Data volumes are growing dramatically, there’s no question about that. According to Domo, 2.5 quintillion bytes of data were created every day in 2017. That number has undoubtedly increased this year. The Internet of Things (IoT) is projected to include up to 200 billion devices by 2020, many of them continually collecting and generating data.
But data volume is only part of the story. Data scientists like to talk about the three Vs — volume, velocity and variety. Velocity refers to the fact that data growth is accelerating. In a 2013 whitepaper, Facebook revealed that users had uploaded more than 250 billion photos and were continuing to upload 350 million new photos every day. By 2015, Facebook users were uploading more than 900 million photos each day.
Variety refers to the fact that data is becoming more and more diverse. The vast majority of it is unstructured, not fitting neatly into the rows and columns of a database. In addition to photographs, we have audio, video, IoT sensor data and many other data types.
Simply storing this data is expensive, both in terms of the raw hardware capacity and the IT resources needed to manage the environment. That’s why forward-thinking companies are trying to extract value from data by analyzing it for business insight.
Trouble is, most data storage systems were not designed for today’s volume, velocity and variety. Sure, storage hardware has increased in performance and capacity but it’s still not enough. Traditional file systems use location-based addressing schemes that depend largely on simple metadata in the file header. Problems arise when you have huge repositories of unstructured data, such as thousands of images with nearly identical metadata.
Object storage has been touted as the answer to this problem. It puts a file and all its associated metadata into a container and assigns it a unique 128-bit identifier, eliminating the need for an application to find the physical location of information. However, object storage creates other kinds of overhead, making it unsuitable for high-performance applications and unstructured data that changes frequently.
I’m excited about Qumulo’s approach to storing and managing large volumes of data. The Qumulo File Fabric (QF2) is a unified file system designed to handle billions of files across the data center and the public cloud. On-premises hardware and cloud instances work together to create a storage fabric with the highest levels of performance and scalability. Real-time analytics enable administrators to more effectively control and manage storage usage anywhere in the world.

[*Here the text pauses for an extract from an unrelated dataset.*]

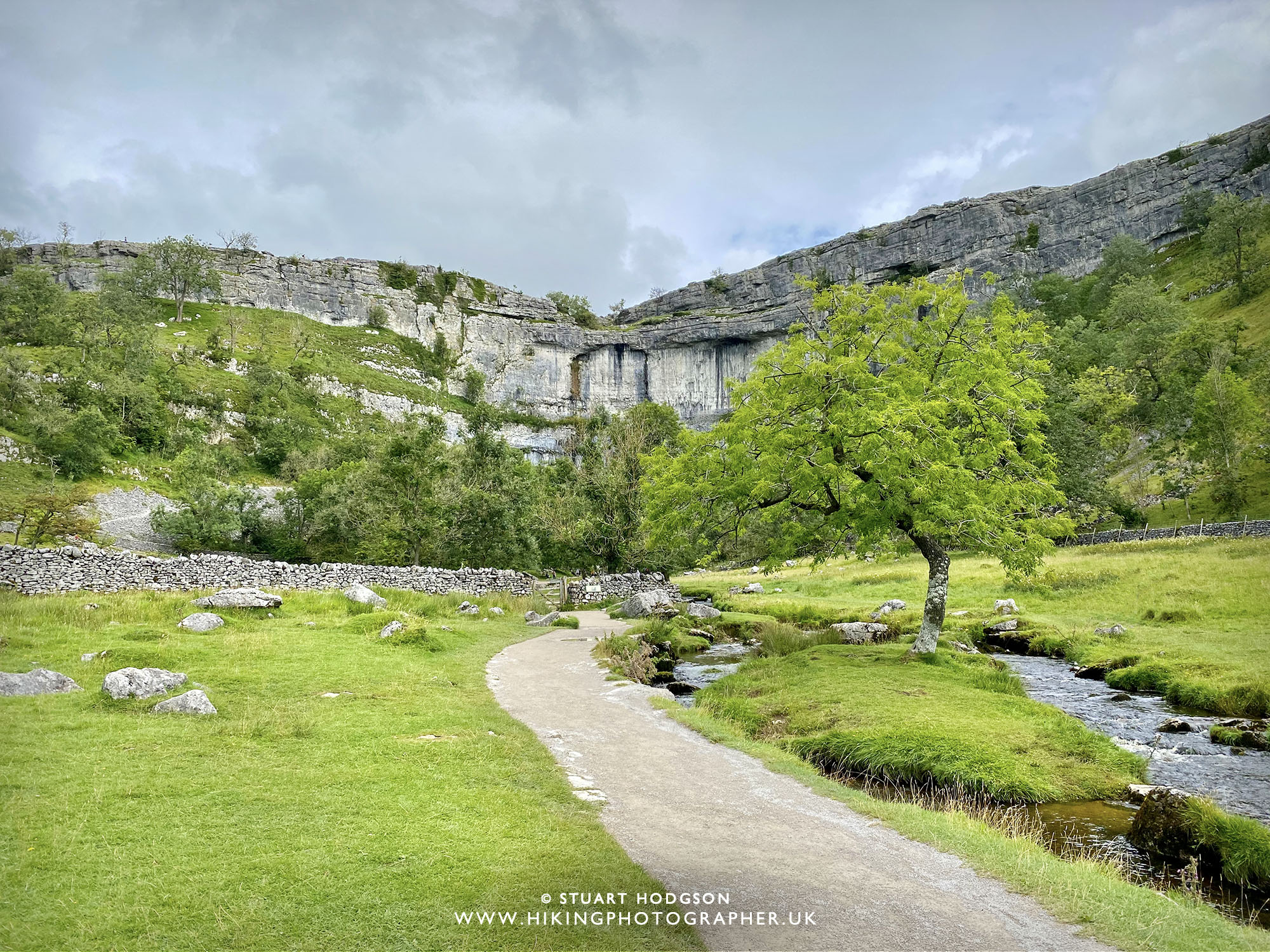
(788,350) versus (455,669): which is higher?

QF2 is now the platform of choice for industry sectors that require high-performance, high-volume storage. Medical research institutions are using QF2 for next-generation genomic sequencing, which involves the analysis of billions of small files, and research imaging, which requires many random reads from large files. In the oil and gas sector, Qumulo is capable of supporting document repositories with millions of digitized files, including large 3-D renderings.
Qumulo is also enabling film and video production studios to eliminate costly storage-area networks, Fibre Channel switches and associated adapters and software while supporting more editors. Machine learning capabilities ensure that editors can access uncompressed 4K video with hybrid storage and 6K video using all-flash NVMe storage.
Big data isn’t just about larger storage capacity. It’s about greater performance and scale and the ability to support unstructured files. Qumulo has come up with a unique approach that allows organizations to tap the value of data while reducing costs and enabling real-time control.